╔══

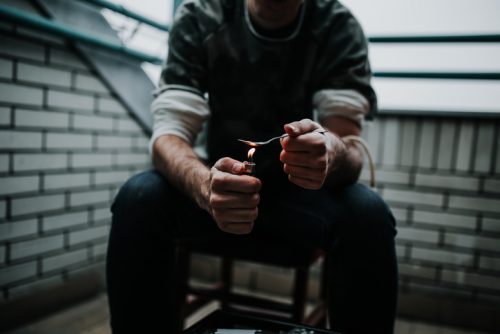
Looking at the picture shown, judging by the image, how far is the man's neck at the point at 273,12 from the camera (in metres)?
1.10

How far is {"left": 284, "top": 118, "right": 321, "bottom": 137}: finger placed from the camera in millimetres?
710

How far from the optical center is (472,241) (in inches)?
70.2

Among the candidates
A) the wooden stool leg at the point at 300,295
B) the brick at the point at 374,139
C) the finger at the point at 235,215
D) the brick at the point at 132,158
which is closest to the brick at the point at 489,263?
the brick at the point at 374,139

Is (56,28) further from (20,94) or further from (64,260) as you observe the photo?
(64,260)

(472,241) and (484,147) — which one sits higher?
(484,147)

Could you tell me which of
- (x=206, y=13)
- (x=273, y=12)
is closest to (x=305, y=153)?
(x=273, y=12)

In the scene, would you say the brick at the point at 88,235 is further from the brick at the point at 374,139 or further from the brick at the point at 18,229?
the brick at the point at 374,139

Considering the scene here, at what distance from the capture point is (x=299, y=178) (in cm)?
77

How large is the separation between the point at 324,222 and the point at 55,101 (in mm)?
1307

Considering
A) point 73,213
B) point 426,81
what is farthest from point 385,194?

╚══

### Aim of the task
All of the lines above should be printed exactly, minus the pictures.

### Response
Looking at the picture shown, judging by the image, how far is the man's neck at the point at 273,12 from the camera (in metres)?
1.10

How far is {"left": 284, "top": 118, "right": 321, "bottom": 137}: finger placed from the camera in millimetres?
710

How far from the optical center is (472,241) (in inches)?
70.2

Among the candidates
A) the wooden stool leg at the point at 300,295
B) the brick at the point at 374,139
C) the finger at the point at 235,215
D) the brick at the point at 132,158
which is closest to the brick at the point at 489,263?
the brick at the point at 374,139

Is (56,28) further from (20,94) or further from (64,260) as you observe the photo?
(64,260)

(472,241) and (484,147) — which one sits higher?
(484,147)

Could you tell me which of
- (x=206, y=13)
- (x=273, y=12)
is closest to (x=305, y=153)?
(x=273, y=12)

In the scene, would you say the brick at the point at 88,235 is further from the brick at the point at 374,139 or further from the brick at the point at 18,229?
the brick at the point at 374,139

Considering the scene here, at what distance from the capture point is (x=299, y=178) (in cm)?
77

How large is the separation between the point at 324,222 and the point at 55,101 (in mm)?
1307

Considering
A) point 73,213
B) point 426,81
what is farthest from point 385,194?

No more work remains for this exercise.